My best friend is just 49 years old, and he takes 23 (!) prescription drugs every day, just to keep his ailments in check. Of course, some of these pills are designed to do nothing more than counteract the side effects of others. That’s a story for another day, but the upshot is that my friend and tens of millions of Americans rely on prescription drugs to stay healthy and, in many cases, to stay alive. Nowadays, three times as many seniors take five or more pills a day, compared to just 20 years ago. Increasingly, medical science revolves around pharmaceuticals, and so, for better or worse, does the American way of life.
All this makes it positively maddening that pharmaceutical companies are so often run not in the interests of the American people, who they theoretically serve, but in the pursuit of greater and greater profits. One trick that drug companies have used to maximize these financial gains is the filing of patents to protect their monopolies over the sale of specific medications. These patents run out after 20 years, however, meaning that the drugs can then be produced and sold by a variety of companies and/or in cheaper, generic forms. After 20 years, therefore, the profit-taking is supposed to abate, and drugs that Americans have to come rely on become more readily available.
If you’re reading this as a pharmaceutical executive, this is the point in the story where you exclaim, “Whoa, there! We can’t have that. Wouldn’t it be nicer if the pharmaceutical gravy train went on forever?”
Well, if you’ve got teams of hotshot lawyers and legions of D.C. lobbyists on your side, this is a problem that is eminently fixable. How? The obvious solution is a ruse called “patent trolling.” If your highly lucrative patent on a popular drug is about to run out, you simply reengineer the medication by tweaking it in subtle, i.e. chemically significant but functionally insignificant, ways. Presto! Your 20-year monopoly just got renewed, and a whole new generation of suckers – uh, customers – will be forking over millions, if not billions, mostly in the form of higher insurance premiums. Oh, and of course federal outlays on Medicare and Medicaid will skyrocket too – but who really cares about that?
What’s worse, these gimmicks don’t just jack up pharmaceutical prices (which, in themselves, prevent some patients from accessing the drugs they need). They can also create shortages of drugs on which millions of Americans rely. These shortages have become critical in some cases, and even life-threatening. You would think that when the quest for greater profits becomes deadly, Big Pharma might run up the white flag and act responsibly for a change – but not necessarily!
The same greed that dictates chicanery like patent trolling also explains why Big Pharma and its hordes of lobbyists are pursuing a vendetta against pharmacy benefit managers (PBMs). These are organizations that negotiate on behalf of medical insurance plans to lower prescription drug costs. They have a strong record of saving consumers and taxpayers billions.
“Eek!” says the typical pharmaceutical executive.

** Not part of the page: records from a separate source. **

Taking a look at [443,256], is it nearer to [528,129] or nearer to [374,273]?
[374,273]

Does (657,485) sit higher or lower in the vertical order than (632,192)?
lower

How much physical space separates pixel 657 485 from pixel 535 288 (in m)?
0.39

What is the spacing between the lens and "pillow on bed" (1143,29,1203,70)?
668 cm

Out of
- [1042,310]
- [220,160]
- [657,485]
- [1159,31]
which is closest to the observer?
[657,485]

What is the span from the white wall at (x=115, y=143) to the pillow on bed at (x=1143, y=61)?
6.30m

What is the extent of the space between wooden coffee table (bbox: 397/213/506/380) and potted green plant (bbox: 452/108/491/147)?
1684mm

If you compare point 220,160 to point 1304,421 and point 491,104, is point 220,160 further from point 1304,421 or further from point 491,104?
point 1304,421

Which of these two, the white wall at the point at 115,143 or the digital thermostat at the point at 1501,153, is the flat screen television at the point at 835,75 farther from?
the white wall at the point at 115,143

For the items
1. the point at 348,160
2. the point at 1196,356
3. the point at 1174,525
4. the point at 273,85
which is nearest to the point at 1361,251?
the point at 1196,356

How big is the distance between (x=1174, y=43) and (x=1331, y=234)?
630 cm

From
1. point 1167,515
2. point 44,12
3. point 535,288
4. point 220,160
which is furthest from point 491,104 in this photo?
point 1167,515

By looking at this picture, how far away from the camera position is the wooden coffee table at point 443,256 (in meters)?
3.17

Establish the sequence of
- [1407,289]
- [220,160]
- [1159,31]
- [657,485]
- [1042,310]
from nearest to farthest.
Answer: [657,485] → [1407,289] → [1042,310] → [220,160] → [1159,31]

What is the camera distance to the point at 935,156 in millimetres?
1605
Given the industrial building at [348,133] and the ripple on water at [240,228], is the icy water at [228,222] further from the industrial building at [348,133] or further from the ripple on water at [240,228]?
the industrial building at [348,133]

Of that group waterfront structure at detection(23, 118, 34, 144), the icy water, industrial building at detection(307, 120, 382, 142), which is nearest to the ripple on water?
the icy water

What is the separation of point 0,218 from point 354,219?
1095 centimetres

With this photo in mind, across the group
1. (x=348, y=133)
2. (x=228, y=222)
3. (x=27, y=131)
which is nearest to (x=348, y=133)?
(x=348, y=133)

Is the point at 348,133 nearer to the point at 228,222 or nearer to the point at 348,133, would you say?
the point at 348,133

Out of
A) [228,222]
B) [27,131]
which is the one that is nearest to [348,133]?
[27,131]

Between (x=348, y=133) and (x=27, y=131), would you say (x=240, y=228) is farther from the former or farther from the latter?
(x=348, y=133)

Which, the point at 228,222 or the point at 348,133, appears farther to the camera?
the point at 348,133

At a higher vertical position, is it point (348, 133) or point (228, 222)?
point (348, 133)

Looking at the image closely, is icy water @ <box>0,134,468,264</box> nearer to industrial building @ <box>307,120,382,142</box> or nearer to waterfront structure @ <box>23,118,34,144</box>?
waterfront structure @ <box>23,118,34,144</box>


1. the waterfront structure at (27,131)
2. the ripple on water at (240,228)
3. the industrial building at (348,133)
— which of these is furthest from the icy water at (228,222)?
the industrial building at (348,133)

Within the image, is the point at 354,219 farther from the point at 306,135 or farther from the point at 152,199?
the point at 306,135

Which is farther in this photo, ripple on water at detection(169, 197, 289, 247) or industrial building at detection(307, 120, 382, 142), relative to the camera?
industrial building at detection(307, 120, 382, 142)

Recently, numerous bills have been introduced in the House and the Senate to kneecap PBMs and to deprive them of their leverage in the pharmaceutical marketplace. Gee, I wonder why a drug company, or a drug wholesaler, would want to do that?
The moral of the story is simple: Americans already pay way too much for most prescription drugs, and they will soon pay even more, if these Big Pharma shenanigans are not curtailed by federal legislation. That legislation, though, could just as easily end up making the problem worse, instead of better. In fact, that may even be likely, given the mountains of cash Big Pharma is plowing into its lobbying efforts. Every American, therefore, who cares about fairness and access to health care needs to stay on top of this issue.
Consider contacting your representative in the House and your senators, to tell them that the coddling of Big Pharma needs to stop, as does patent trolling and the legislative persecution of PBMs. Billions of dollars are at stake, yes – but this is even, at times, a question of life or death. It is, therefore, a battle we cannot afford to lose.